3.2 Die Mitgliederversammlung ist ohne Rücksicht auf die Zahl der erschienenen Mitglieder beschlussfähig.

3.3 Die Einberufung erfolgt schriftlich unter Wahrung einer Frist von 4 Wochen mit Angabe der Tagesordnung. Anträge der Mitglieder sind in die Tagesordnung aufzunehmen, wenn sie spätestens 1 Woche vor Beginn der Sitzung bei dem Vorsitzenden/der Vorsitzenden oder seinem/seiner Stellvertreter/in schriftlich eingebracht worden sind.

4. Protokollierung

Über die Sitzungen der Mitgliederversammlung ist ein Beschlussprotokoll anzufertigen, das von dem/der Versammlungsleiter/in zu unterzeichnen und in je einem Exemplar den Mitgliedern auszuhändigen ist.

Das Protokoll ist genehmigt, wenn nicht innerhalb von 14 Tagen nach Zugang schriftlich Widerspruch erfolgt. Das Protokoll gilt als zugegangen, am dritten Tage nach Aufgabe zur Post.

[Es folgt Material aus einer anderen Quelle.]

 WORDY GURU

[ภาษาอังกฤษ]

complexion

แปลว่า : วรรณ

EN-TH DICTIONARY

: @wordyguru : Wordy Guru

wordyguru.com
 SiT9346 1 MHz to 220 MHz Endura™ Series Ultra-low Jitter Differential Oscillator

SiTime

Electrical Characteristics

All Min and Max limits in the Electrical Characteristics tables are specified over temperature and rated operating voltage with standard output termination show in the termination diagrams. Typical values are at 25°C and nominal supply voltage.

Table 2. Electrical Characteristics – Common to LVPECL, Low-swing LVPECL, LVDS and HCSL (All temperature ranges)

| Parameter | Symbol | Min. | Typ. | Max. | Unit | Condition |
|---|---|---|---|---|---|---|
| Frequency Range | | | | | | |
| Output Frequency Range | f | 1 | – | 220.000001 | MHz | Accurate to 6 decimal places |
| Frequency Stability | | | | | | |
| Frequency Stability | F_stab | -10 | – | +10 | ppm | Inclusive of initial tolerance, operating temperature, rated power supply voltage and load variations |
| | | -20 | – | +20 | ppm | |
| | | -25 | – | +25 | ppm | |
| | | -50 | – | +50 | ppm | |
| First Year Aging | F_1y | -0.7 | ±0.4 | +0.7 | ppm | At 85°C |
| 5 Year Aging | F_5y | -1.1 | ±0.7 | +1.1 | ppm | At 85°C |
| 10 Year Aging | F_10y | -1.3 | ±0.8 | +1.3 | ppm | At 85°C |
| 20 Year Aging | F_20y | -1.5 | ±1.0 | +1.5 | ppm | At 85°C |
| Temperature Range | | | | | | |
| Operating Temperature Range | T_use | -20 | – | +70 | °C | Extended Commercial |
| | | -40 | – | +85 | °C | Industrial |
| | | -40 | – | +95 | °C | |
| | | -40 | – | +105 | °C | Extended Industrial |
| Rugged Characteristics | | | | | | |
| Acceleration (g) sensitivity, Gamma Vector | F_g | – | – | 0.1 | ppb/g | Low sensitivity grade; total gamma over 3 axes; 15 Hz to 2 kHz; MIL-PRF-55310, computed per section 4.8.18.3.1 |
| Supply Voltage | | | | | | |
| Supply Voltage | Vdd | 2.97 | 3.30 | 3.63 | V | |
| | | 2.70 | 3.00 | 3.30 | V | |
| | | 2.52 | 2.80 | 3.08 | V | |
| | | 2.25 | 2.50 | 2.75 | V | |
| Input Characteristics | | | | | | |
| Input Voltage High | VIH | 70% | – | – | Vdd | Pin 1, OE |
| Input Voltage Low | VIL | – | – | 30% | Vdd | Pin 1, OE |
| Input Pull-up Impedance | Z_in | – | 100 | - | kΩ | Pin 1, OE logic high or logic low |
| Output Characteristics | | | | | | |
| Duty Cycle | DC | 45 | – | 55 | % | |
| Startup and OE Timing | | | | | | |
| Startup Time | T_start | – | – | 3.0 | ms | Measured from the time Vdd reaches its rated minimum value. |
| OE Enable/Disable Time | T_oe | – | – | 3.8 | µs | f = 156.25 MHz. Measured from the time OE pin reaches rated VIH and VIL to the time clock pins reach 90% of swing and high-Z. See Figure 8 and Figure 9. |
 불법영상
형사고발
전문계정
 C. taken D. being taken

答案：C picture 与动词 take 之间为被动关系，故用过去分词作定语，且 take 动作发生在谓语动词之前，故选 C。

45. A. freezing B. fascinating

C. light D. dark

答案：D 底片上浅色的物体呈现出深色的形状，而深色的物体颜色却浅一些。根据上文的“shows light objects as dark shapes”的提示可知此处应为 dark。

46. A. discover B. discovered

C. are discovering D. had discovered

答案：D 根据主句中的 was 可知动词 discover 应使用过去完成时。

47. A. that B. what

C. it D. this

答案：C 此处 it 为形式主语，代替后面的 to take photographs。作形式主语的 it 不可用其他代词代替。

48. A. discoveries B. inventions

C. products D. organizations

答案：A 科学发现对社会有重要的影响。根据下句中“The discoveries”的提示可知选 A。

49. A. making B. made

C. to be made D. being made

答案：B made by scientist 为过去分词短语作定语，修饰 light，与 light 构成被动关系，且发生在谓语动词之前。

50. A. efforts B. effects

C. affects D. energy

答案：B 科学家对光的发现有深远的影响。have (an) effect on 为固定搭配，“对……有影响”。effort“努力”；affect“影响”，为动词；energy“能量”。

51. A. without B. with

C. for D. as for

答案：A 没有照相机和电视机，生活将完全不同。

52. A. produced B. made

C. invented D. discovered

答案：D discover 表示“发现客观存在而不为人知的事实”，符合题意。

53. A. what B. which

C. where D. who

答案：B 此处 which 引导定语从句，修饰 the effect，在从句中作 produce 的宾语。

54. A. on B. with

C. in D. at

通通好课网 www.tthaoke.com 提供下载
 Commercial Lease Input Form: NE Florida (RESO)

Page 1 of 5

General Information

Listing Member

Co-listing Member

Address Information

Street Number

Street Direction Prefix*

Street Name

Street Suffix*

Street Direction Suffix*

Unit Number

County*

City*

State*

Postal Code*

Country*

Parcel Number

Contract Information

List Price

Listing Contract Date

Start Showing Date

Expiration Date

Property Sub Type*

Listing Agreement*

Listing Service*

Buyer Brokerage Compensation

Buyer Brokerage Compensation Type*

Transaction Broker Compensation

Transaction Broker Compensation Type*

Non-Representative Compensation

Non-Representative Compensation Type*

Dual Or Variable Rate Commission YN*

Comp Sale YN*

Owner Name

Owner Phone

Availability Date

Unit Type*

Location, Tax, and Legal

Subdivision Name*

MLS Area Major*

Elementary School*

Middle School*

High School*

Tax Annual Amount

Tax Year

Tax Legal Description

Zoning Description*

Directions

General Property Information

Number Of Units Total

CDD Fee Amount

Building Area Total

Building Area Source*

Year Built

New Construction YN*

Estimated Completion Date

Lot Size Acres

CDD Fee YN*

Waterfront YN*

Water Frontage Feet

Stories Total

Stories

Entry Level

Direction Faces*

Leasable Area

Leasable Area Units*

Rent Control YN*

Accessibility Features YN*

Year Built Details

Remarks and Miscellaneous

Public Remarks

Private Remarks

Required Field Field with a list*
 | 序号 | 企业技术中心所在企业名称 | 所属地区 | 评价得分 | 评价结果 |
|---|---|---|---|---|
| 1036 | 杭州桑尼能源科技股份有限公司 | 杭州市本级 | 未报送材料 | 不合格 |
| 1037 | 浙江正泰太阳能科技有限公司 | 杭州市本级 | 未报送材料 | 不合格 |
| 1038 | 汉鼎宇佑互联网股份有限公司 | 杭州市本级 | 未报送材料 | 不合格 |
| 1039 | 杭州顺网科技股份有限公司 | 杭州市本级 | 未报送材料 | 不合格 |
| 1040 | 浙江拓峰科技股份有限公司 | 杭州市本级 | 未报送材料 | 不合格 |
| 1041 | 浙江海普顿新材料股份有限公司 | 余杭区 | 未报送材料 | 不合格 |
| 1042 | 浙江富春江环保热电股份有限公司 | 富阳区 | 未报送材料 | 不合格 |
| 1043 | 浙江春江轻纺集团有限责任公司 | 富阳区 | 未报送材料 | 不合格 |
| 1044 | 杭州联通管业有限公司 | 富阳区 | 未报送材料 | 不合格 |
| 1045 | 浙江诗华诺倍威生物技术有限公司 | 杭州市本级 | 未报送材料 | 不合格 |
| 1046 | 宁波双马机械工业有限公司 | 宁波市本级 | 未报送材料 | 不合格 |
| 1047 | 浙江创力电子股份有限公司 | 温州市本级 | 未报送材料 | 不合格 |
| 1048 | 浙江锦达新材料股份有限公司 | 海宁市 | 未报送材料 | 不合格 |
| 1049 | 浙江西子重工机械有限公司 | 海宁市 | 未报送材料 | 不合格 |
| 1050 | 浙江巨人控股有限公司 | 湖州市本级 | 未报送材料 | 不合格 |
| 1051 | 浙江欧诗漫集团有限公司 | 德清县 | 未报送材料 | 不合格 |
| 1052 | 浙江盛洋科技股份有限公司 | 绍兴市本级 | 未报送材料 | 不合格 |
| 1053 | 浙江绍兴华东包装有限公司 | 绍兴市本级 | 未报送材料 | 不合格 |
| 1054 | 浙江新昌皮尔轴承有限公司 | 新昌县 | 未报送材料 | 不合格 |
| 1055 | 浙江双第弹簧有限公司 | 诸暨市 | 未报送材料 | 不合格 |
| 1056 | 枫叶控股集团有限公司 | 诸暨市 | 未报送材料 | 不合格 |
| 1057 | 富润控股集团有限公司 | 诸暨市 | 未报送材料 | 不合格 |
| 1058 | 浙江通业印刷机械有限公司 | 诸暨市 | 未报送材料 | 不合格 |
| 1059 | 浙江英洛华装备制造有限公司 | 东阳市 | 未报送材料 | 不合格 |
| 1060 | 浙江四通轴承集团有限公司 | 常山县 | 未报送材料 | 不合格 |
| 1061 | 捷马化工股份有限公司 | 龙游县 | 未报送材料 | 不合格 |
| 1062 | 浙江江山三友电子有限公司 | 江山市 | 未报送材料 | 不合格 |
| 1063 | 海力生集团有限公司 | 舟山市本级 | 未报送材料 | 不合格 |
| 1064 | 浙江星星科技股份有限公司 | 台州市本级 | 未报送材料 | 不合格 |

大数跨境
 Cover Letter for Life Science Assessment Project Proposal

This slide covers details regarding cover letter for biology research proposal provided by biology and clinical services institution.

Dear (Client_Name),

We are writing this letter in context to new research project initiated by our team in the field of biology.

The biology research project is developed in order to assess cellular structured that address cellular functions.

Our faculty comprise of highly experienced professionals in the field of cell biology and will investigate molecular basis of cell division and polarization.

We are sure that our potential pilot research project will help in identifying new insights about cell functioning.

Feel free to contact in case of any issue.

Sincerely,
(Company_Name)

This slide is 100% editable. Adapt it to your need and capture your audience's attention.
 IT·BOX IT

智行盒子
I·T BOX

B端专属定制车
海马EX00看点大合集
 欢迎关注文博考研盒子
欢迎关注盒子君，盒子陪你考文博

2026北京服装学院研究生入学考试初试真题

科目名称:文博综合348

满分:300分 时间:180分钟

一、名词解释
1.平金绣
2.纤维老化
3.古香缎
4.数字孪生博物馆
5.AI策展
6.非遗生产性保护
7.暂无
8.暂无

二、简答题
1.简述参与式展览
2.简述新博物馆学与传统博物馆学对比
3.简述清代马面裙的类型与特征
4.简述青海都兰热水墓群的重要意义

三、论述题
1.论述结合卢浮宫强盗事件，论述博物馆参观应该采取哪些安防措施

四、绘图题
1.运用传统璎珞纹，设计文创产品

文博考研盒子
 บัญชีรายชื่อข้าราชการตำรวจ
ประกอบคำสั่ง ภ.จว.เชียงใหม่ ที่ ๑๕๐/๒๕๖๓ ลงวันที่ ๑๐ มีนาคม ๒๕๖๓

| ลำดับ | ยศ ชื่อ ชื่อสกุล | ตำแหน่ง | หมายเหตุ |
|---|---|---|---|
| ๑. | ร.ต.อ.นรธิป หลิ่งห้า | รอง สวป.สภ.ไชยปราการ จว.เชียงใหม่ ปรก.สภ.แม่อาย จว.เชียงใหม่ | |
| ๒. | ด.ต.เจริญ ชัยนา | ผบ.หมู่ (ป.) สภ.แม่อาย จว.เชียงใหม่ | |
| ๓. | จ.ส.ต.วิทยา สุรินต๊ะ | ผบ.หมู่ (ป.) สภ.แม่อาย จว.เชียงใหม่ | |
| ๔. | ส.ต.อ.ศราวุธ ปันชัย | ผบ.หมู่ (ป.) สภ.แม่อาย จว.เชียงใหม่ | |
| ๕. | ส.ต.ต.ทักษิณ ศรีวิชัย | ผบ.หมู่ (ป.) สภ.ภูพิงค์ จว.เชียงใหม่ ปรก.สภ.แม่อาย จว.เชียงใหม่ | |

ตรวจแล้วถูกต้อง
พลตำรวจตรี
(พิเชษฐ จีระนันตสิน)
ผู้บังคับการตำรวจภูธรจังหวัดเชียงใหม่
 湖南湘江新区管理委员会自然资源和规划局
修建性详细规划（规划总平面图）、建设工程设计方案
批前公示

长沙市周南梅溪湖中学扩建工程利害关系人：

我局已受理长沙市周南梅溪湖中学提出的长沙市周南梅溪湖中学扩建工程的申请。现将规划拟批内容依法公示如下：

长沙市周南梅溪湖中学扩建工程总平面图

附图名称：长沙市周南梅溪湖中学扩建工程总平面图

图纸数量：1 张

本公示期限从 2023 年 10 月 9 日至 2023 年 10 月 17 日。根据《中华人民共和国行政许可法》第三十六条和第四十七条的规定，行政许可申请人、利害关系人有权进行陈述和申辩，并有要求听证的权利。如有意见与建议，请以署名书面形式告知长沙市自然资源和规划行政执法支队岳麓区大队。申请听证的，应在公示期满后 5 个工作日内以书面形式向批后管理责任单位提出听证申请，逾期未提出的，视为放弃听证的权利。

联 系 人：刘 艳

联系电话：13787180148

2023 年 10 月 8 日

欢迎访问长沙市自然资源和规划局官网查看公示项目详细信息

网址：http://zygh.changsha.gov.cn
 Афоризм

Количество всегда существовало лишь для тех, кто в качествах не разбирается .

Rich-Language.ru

Im Falle des Widerspruchs entscheidet die nächste Mitgliederversammlung über die Genehmigung des Protokolls.

 

§ 7 Satzungsänderungen und Auflösung des Vereins

1. Zuständigkeit

Die Beschlussfassung über Satzungsänderungen und Auflösung des Vereins obliegt der Mitgliederversammlung.

2. Antragstellung

Den Antrag können der Vorstand oder 50% der Mitglieder des Vereins stellen. Der Antrag ist schriftlich beim 1. Vorsitzenden/der 1. Vorsitzenden einzubringen und in die Tagesordnung aufzunehmen.

3. Beschlussfähigkeit

3.1 Änderungen der Satzung, des Vereinsziels oder einer Auflösung des Vereins setzen neben unter 3.2 und 3.3. aufgeführten Quoten eine Anwesenheit von mindestens 15 % der Mitglieder des Vereins voraus.  

3.2 Der Beschluss über eine Satzungsänderung bedarf der Mehrheit von zweidritteln der anwesenden Mitglieder des Vereins in einer zu diesem Zweck einberufenen Versammlung.

3.3 Der Beschluss über eine Änderung des Vereinsziels oder einer Auflösung des Vereins bedarf der Mehrheit von dreiviertel der anwesenden Mitglieder des Vereins in einer zu diesem Zweck einberufenen Versammlung.

§ 8 Geschäftsordnung

Der Verein erstellt eine Geschäftsordnung, die der Beschlussfassung der Mitgliederversammlung obliegt.

Die Geschäftsordnung wird mit einfacher Mehrheit von der Mitgliederversammlung beschlossen oder geändert.

Näheres regelt die Geschäftsordnung.

§ 9 Verwendung des Vereinsvermögens

Bei der Auflösung oder Aufhebung des Vereins oder bei Wegfall des bisherigen Zwecks fällt das Vermögen an den BDKJ Kreisverband Siegen-Wittgenstein, sollte dies nicht möglich sein an den BDKJ Diözesanverband Paderborn, die es für Arbeitslosenprojekte in der Region Siegen-Wittgenstein im Sinne des Vereinszwecks gemäß § 2 dieser Satzung zu verwenden haben.

§ 10 Inkrafttreten

Diese Satzung tritt am Tag der Eintragung in das Vereinsregister in Kraft.

Die Satzung wurde beschlossen und genehmigt durch die Mitgliederversammlung am 03.11.1988 und geändert am 09.12.1988 sowie am 27.03.2001 und geändert am 21.9.2009.